Janine gave a soft laugh. “Are you kidding? It’s all over the station. Ling2’s pretty pissed from what I hear.”
“Not pissed,” said Li
ng2, coming out of the kitchen with a takeout bag in hand. “Just concerned. Still haven’t found out how it happened. It wasn’t our sushi chef.”
She set the bag on the counter in front of Devin. She looked svelte in an ankle-length silk mandarin dress of midnight blue embroidered with silver cherry blossoms, her black hair piled up on top of her head. Very classy, unlike the Ling2 I’d first met, dashing around here in Lightspeed in a very short, very red skirt.
“Didn’t you get my messages?” Devin asked her.
“Oh—sorry, I haven’t had time to check.”
“I was worried.”
Silence stretched out between them for an uncomfortable moment. Ling2 stared back at Devin as if she didn’t understand. Janine suddenly noticed that the tea urn needed polishing and went to work on it.

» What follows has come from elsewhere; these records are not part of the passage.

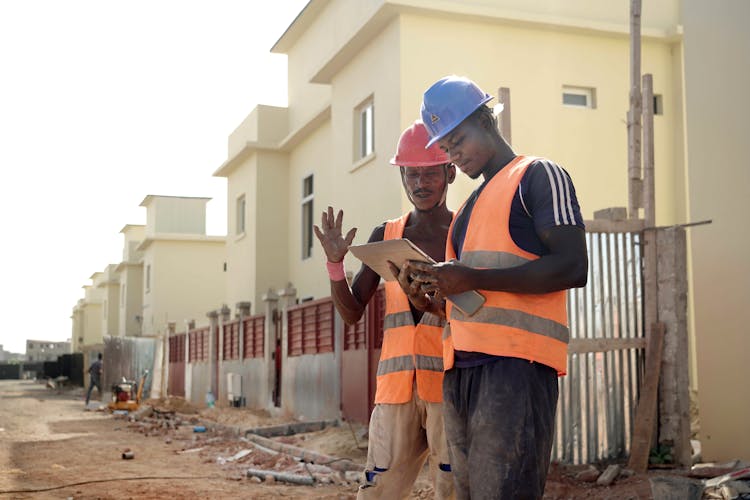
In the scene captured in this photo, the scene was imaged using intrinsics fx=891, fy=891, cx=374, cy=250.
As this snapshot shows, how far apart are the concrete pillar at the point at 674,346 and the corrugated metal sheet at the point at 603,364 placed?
24cm

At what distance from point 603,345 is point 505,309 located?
6195mm

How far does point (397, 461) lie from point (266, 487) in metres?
6.02

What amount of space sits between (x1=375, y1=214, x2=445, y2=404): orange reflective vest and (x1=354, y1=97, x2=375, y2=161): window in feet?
40.7

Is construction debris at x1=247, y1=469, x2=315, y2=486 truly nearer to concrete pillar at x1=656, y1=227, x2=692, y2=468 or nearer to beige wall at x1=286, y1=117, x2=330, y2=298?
concrete pillar at x1=656, y1=227, x2=692, y2=468

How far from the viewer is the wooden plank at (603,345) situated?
866 cm

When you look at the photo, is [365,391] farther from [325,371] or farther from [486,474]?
[486,474]

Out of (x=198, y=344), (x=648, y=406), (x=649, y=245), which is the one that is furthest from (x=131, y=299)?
(x=648, y=406)

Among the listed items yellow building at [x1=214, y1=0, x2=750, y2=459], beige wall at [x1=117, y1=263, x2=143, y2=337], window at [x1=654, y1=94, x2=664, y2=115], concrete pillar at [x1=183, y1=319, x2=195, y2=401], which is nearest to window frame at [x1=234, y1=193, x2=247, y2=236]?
concrete pillar at [x1=183, y1=319, x2=195, y2=401]

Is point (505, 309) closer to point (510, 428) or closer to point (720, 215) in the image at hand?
point (510, 428)

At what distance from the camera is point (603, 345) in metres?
8.71

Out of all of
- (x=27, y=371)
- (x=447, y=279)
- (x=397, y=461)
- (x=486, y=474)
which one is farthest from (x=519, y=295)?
(x=27, y=371)

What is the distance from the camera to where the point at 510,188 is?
287 cm

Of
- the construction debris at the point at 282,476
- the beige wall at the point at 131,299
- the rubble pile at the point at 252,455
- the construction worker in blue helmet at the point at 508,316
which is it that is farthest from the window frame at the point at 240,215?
the construction worker in blue helmet at the point at 508,316

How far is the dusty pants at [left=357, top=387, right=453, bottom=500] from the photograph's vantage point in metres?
3.90
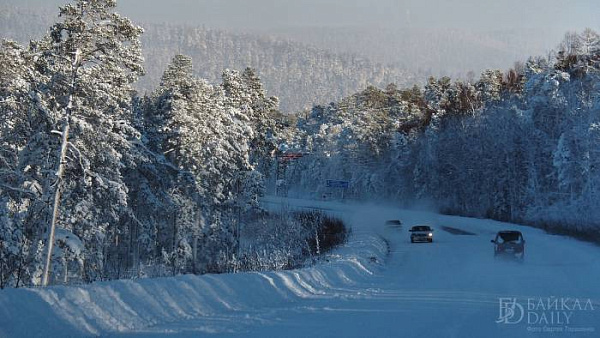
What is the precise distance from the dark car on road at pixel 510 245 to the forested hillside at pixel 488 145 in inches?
573

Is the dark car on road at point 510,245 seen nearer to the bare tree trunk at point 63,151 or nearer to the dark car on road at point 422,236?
the dark car on road at point 422,236

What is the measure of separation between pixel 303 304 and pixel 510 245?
18.8 metres

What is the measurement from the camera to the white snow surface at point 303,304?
9.41 metres

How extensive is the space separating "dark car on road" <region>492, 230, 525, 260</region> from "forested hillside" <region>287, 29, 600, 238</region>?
14.5 metres

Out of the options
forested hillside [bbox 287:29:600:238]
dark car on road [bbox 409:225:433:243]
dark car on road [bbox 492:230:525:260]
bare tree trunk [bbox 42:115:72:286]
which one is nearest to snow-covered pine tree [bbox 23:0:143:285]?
bare tree trunk [bbox 42:115:72:286]

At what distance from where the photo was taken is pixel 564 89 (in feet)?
213

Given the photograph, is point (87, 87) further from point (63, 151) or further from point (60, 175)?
point (60, 175)

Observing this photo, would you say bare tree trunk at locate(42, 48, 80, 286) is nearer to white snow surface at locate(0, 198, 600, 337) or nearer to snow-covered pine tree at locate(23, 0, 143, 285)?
snow-covered pine tree at locate(23, 0, 143, 285)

“I’m sorry,” Ling2 said again, then smiled as if on an afterthought. “Here’s your order. On the house.”
“Thanks.” Devin tucked the bag under his arm. “You working here tonight?”
“No, I just stopped by to check on things. Got to go back to the Gardens now.”
“I’ll walk you over.”
She hesitated, then smiled again. “Thanks.”

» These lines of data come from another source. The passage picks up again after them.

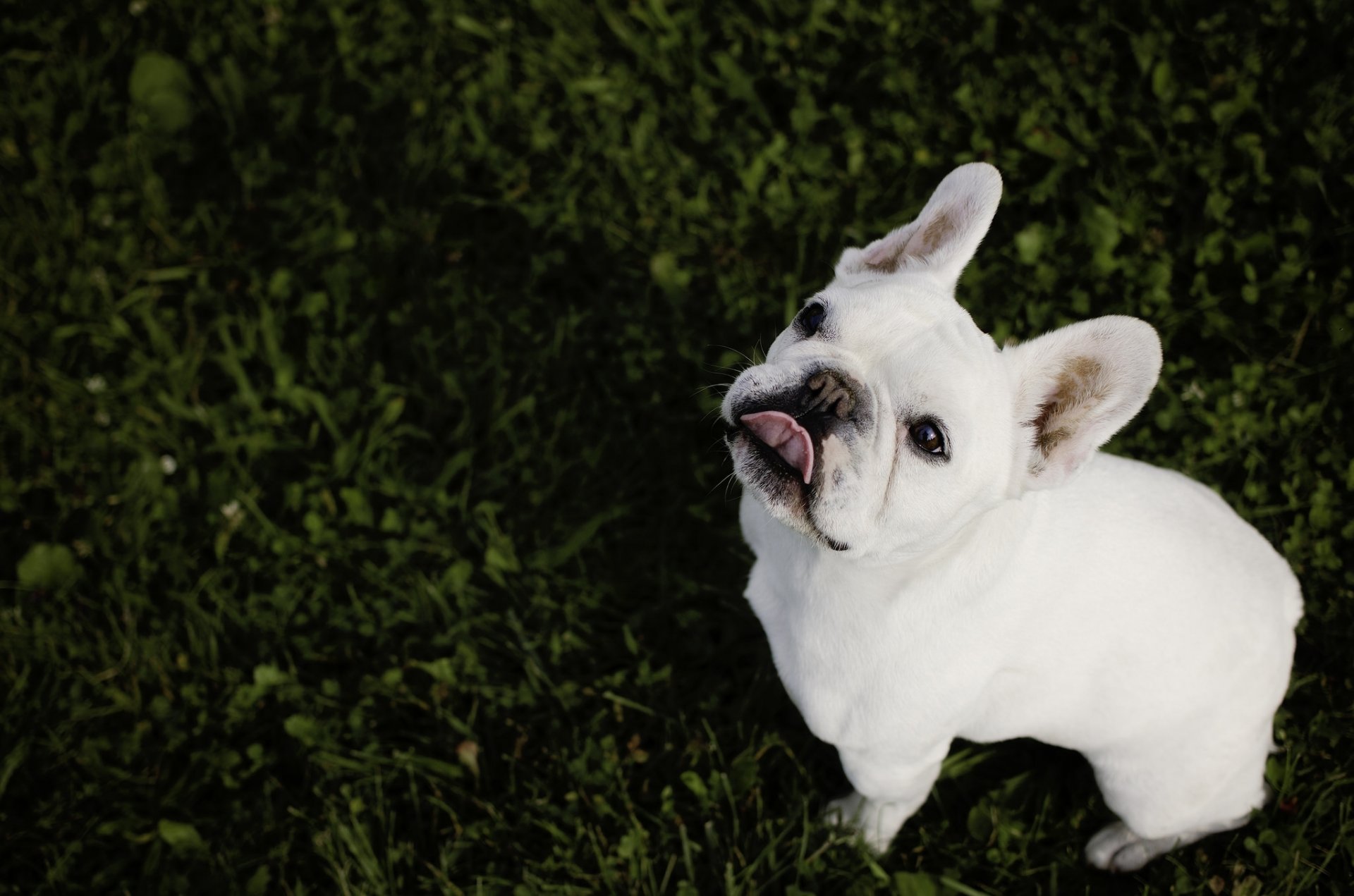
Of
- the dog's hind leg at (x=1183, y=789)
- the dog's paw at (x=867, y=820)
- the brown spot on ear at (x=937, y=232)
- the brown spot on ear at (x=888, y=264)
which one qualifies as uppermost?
the brown spot on ear at (x=937, y=232)

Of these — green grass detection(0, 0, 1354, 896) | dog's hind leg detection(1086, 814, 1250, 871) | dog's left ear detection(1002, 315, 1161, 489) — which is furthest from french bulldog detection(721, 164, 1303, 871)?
green grass detection(0, 0, 1354, 896)

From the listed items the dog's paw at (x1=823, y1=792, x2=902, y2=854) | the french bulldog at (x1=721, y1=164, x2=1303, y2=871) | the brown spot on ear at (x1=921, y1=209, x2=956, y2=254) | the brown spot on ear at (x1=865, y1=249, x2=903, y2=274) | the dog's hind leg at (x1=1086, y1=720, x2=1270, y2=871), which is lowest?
the dog's paw at (x1=823, y1=792, x2=902, y2=854)

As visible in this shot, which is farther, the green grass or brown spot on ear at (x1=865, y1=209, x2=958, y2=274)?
the green grass

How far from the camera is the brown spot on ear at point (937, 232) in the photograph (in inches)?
104

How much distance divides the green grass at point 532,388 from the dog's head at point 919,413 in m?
1.57

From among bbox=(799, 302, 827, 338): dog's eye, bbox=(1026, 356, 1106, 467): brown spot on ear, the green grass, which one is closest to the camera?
bbox=(1026, 356, 1106, 467): brown spot on ear

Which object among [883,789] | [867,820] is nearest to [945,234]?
[883,789]

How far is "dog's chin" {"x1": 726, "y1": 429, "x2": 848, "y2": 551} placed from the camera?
7.91ft

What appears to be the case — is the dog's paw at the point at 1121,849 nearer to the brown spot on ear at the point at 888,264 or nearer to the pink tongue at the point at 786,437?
the pink tongue at the point at 786,437

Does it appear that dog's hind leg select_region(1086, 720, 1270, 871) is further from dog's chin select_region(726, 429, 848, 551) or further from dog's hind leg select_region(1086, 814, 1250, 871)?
dog's chin select_region(726, 429, 848, 551)

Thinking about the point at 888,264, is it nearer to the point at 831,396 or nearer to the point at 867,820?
the point at 831,396

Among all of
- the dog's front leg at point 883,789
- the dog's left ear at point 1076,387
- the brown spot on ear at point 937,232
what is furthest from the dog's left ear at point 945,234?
the dog's front leg at point 883,789

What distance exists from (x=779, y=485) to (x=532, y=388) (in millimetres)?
2172

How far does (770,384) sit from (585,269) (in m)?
2.36
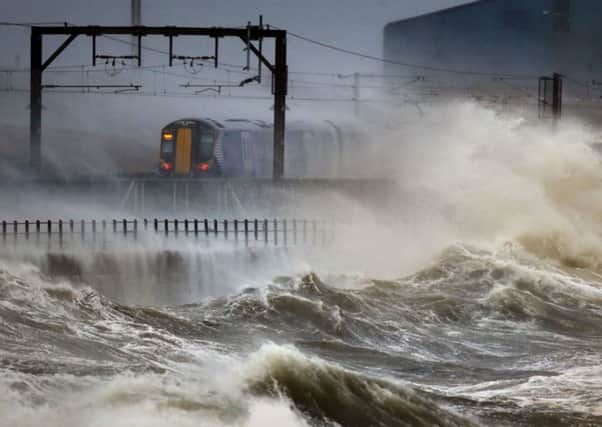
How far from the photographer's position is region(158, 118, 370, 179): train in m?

They headed out onto the parkway and I followed. I glanced back at Janine, who was watching Devin and Ling2 with a troubled frown on her face. Maybe she thought she’d had Devin all wrapped up, and didn’t relish competition from her boss.
Not that Devin was a huge prize, but hey. Hormones interfere with clear thinking.
“So,” Devin said after a minute. “How well did you know Judge Callahan?”
A frown twitched across Ling2’s smooth features, then was gone. “Not well. She always came in for dim sum when she was on station.”
“So someone could have planned ahead to poison her.”
“Sure, but how could they make sure the poison got to her and no one else?”
Devin shrugged. “Pay the waitress to deliver it.”
“I do not hire corrupt waitresses! Anyway, she’d be stupid to accept. She’d be an accessory.”
“Yeah.”
“That technician searched the kitchen and confirmed it was clean.”
“I suppose Judge Callahan’s dishes had already been washed.”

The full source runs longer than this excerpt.